Tasks for this exercise>
1. Answer from the article about the Oregon mural:
(a) How many objects does the mural contain?
(b) Where in Portland International Airport is the mural on display?
(c) What does the beer glass in the bottom left corner refer to?
2. Carry on the article about the Oregon mural from the point where it stops.

--- BEGIN Excerpted text ---

Portland International Airport
At first glance, Eugene artist Liza Mana Burns’ latest mural is a bright and colorful panorama depicting Oregon’s diverse landscape.

At first glance, Eugene artist Liza Mana Burns’ latest mural is a bright and colorful panorama depicting Oregon’s diverse landscape.

However, the work, titled “Celebrate Oregon!” actually contains images of 127 seemingly random objects: a wine bottle, a Chinook salmon, a comic book, the Siuslaw Bridge — all on display at Portland International Airport’s Concourse B, near Alaska Airlines gates.

Individually, the objects depicted in the mural might seem inconsequential. But take a step back and you’ll realize that every one of them represents a part of Oregon’s history.

At the bottom left corner is a beer glass, a nod to Oregon’s reputation as being at the forefront of the craft beer industry.

Shift your eyes to the right, and you might find the books “The Left Hand of Darkness” by Ursula Le Guin and “Only What We Could Carry” by Lawson Fusao Inada, two of Oregon’s most prominent writers.

Suddenly, the mural’s message becomes clear: Oregon isn’t a homogenous place.

Much like its diverse geography, the state is a collection of different people and customs that come together to form a giant cultural mosaic.

“You think culture is opera and ballet but it’s everything. It’s history, it’s language, it’s dance, it’s food, it’s indigenous culture,” said Burns, the mural’s creator.

While working on the project, Burns said, she learned a lot about aspects of Oregon’s history that she was unaware of growing up.

“I didn’t know who York was, which is embarrassing to say,” Burns said, in reference to the African American man who was an integral part of Lewis and Clark’s expedition. “So we got to include him. I didn’t know about the city of Vanport. So I learned a lot of pieces about Oregon history.”

--- END Excerpted text ---
--- BEGIN Listing ---

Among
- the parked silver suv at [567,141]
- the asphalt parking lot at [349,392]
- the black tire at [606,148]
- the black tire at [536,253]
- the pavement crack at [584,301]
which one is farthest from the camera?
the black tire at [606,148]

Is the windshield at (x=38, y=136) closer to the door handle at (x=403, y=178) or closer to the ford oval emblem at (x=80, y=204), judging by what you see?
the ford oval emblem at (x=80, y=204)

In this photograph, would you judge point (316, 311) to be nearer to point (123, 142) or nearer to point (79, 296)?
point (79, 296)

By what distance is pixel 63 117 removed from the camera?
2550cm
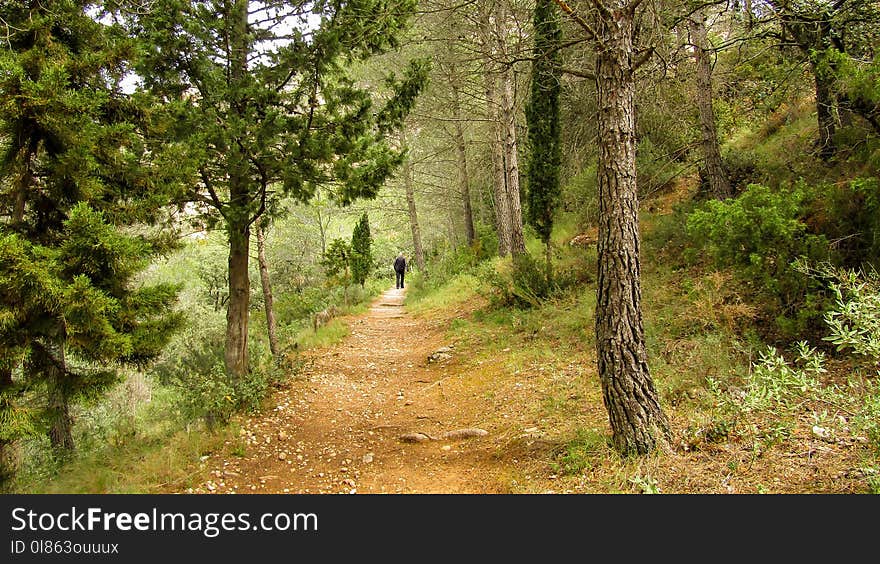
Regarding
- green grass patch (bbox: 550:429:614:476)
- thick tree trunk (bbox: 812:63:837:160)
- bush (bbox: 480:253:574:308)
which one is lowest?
green grass patch (bbox: 550:429:614:476)

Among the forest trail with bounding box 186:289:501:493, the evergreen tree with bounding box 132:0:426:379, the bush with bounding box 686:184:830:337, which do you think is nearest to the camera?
the forest trail with bounding box 186:289:501:493

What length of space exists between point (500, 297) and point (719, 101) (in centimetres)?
664

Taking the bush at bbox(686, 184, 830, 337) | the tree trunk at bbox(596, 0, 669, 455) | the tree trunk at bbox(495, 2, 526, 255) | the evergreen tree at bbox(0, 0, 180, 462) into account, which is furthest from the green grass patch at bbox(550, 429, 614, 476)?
Result: the tree trunk at bbox(495, 2, 526, 255)

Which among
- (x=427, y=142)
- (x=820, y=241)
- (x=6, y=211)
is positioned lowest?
(x=820, y=241)

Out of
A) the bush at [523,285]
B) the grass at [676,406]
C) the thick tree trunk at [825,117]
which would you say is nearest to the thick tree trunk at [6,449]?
the grass at [676,406]

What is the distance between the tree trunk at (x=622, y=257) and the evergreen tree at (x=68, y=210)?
3.95 meters

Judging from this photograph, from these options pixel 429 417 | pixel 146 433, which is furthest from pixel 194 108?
pixel 429 417

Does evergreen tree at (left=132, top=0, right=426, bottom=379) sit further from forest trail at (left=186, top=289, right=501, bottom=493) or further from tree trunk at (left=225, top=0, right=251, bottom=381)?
forest trail at (left=186, top=289, right=501, bottom=493)

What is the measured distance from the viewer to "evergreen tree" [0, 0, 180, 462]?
3.68 m

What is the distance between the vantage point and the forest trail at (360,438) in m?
4.42

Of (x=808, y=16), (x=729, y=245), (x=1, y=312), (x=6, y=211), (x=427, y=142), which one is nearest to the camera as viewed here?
(x=1, y=312)

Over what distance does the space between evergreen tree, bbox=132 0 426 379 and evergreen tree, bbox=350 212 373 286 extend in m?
9.69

--- END Listing ---

Answers to each task>
1.
(a) 127 objects.
(b) Concourse B, near the Alaska Airlines gates.
(c) Oregon's reputation for being at the forefront of the craft beer industry.

2.
Vanport was the state’s second-largest city in the 1940s, before completely disappearing after a catastrophic flood in 1948.

Burns said that the most challenging part of the project was making sure to include all aspects of Oregon’s history and culture.

She admitted that being a 32-year-old white woman meant that her worldview was inherently limited. So she reached out to various community leaders to learn about what she might be missing or getting wrong. “I said, ‘I would like to work with people from the community to say, OK, what symbols are we missing?’”

Burns worked with volunteer cultural content experts like Chuck Sams III, an Oregon Cultural Trust board member and deputy executive director of the Confederated Tribes of the Umatilla Indian Reservation. Sams was recently named head of the National Park Service.

“He was helping with the selection of the indigenous symbols and he brought up the American Indian Movement. So we looked up that symbol and included that symbol,” Burns said.

She also worked with Linda Castillo, the Diversity, Equity & Inclusion Manager at the Immigrant and Refugee Community Organization.

“She came up with the hummingbird and a sunflower, which are two symbols that I didn’t know had cultural meaning to Hispanic Oregonians,” Burns said.

The hummingbird, she discovered, is treasured for its almost magical qualities and is an important symbol for the Mexican and Indigenous communities.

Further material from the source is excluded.